--- Start of Rows ---

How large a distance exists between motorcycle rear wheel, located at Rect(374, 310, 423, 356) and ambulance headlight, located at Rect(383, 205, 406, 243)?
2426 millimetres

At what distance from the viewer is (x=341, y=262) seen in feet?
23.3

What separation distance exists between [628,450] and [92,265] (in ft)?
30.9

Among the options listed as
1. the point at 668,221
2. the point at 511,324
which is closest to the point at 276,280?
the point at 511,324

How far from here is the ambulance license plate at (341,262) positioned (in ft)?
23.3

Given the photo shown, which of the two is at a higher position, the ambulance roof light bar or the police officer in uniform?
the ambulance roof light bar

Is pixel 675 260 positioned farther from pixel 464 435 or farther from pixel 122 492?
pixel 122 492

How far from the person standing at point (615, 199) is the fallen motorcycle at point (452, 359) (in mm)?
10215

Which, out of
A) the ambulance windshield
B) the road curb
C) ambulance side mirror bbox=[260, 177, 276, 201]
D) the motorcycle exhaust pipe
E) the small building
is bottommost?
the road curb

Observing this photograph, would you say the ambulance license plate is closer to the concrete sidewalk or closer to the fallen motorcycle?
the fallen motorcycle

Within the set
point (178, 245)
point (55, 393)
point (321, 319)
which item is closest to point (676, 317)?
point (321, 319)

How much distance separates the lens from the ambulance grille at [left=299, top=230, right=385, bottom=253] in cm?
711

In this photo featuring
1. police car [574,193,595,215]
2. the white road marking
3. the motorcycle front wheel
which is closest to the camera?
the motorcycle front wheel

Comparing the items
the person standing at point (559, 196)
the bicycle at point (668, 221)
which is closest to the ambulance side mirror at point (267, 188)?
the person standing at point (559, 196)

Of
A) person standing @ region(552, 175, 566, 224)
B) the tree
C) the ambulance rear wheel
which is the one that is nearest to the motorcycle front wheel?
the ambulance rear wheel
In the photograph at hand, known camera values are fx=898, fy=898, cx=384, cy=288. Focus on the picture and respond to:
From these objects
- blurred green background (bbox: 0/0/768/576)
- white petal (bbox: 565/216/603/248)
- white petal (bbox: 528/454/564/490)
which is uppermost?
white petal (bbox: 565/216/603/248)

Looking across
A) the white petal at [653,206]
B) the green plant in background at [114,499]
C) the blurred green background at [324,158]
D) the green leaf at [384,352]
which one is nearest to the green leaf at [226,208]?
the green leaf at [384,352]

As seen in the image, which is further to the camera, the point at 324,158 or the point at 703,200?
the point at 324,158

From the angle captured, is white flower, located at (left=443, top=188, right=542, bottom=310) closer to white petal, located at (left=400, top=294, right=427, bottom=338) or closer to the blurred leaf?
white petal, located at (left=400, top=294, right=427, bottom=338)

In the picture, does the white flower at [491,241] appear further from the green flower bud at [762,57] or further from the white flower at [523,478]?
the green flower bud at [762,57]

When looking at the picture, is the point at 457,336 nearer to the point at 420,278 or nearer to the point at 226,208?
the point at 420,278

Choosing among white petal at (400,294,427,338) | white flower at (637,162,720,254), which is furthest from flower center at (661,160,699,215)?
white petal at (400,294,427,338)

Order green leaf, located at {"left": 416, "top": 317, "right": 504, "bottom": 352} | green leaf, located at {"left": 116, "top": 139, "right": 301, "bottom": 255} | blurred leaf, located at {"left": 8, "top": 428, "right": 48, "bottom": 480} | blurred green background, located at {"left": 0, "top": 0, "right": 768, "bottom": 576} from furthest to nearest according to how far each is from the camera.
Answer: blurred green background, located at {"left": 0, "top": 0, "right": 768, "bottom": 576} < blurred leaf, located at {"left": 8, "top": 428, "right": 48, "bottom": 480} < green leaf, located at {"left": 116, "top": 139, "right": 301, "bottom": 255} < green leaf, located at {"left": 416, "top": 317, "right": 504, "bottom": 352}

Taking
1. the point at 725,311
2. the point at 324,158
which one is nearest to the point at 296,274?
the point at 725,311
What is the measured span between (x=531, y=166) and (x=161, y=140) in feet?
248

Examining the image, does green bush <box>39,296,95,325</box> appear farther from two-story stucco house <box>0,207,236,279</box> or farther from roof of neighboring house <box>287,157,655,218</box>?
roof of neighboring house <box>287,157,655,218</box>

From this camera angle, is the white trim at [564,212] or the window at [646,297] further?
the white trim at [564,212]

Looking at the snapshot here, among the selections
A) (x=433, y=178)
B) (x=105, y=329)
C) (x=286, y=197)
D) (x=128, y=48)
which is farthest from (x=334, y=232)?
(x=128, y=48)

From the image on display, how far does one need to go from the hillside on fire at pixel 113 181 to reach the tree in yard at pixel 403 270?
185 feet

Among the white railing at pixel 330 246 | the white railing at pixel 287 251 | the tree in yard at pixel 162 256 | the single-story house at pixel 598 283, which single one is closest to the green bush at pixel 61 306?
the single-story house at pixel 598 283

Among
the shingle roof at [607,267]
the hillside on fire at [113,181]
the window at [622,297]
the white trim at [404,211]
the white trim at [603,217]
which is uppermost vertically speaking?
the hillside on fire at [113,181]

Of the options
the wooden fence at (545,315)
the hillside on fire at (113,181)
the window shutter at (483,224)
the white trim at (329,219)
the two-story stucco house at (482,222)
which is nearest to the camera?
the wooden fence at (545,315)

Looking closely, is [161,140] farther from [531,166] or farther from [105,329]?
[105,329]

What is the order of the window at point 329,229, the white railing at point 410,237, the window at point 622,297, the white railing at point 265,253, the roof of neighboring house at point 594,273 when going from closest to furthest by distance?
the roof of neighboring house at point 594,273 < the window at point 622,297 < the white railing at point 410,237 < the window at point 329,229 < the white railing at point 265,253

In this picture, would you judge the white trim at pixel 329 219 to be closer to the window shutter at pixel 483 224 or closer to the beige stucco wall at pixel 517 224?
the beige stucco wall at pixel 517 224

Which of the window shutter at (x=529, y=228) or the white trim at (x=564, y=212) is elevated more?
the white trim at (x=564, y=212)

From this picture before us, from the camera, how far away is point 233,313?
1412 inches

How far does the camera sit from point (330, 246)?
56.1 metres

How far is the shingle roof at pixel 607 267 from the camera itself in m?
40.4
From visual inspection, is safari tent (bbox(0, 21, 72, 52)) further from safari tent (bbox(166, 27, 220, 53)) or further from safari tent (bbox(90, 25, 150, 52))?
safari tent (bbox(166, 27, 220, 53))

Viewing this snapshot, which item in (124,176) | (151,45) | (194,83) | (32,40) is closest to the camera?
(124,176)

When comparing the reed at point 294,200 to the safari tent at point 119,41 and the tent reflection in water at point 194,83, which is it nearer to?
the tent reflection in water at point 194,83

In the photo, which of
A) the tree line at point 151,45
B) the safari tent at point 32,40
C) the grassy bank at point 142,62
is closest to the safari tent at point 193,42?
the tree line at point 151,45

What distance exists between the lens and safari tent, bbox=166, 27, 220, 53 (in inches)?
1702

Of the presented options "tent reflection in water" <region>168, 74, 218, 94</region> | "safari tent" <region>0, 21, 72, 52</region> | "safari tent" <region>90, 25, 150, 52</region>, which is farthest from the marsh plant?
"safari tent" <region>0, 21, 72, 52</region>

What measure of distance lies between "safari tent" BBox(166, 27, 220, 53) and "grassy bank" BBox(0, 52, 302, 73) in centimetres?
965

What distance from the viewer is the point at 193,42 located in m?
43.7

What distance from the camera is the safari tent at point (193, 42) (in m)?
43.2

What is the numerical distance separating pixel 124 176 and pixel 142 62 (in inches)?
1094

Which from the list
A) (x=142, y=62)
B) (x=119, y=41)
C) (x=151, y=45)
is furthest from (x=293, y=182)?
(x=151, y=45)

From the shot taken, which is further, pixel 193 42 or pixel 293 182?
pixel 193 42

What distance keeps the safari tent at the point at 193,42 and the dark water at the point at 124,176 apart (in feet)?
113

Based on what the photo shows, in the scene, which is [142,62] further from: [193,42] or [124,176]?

--- End of Rows ---

Please copy the records word for word, from the line that contains "What distance from the camera" through the end of the records, including both of those ends.

■ Output for this exercise ■
What distance from the camera is the safari tent at point (193, 42) (in m)?
43.2

What is the numerical distance separating pixel 124 176 and pixel 142 62 (in inches)?
1094

Which from the list
A) (x=142, y=62)
B) (x=119, y=41)
C) (x=151, y=45)
is furthest from (x=293, y=182)?
(x=151, y=45)

From the shot taken, which is further, pixel 193 42 or pixel 293 182?
pixel 193 42

What distance keeps the safari tent at the point at 193,42 and the dark water at the point at 124,176 apart (in feet)?
113

Based on what the photo shows, in the scene, which is [142,62] further from: [193,42] or [124,176]?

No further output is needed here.